| Prompt |
When you reach the line containing "regim are foarte" in the entries below, start writing out each line exactly, and stop after the line containing "PDF Cielo Sur #1 LA MEMORIA".

| Supplied records |

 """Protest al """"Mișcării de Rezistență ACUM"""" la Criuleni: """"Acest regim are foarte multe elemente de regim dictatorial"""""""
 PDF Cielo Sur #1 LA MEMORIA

==

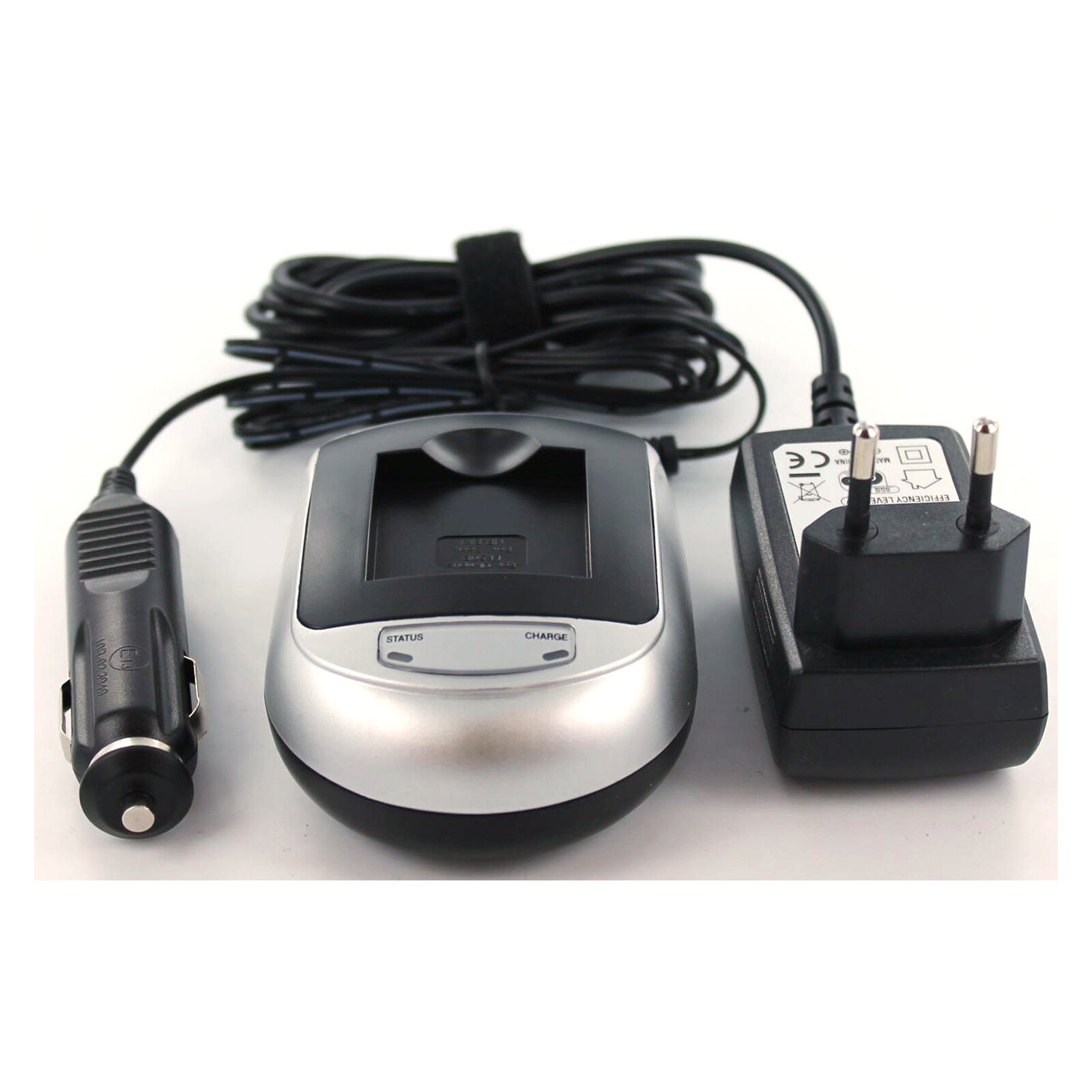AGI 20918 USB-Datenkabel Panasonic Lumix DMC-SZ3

| Response to this task |
 """Protest al """"Mișcării de Rezistență ACUM"""" la Criuleni: """"Acest regim are foarte multe elemente de regim dictatorial"""""""
 PDF Cielo Sur #1 LA MEMORIA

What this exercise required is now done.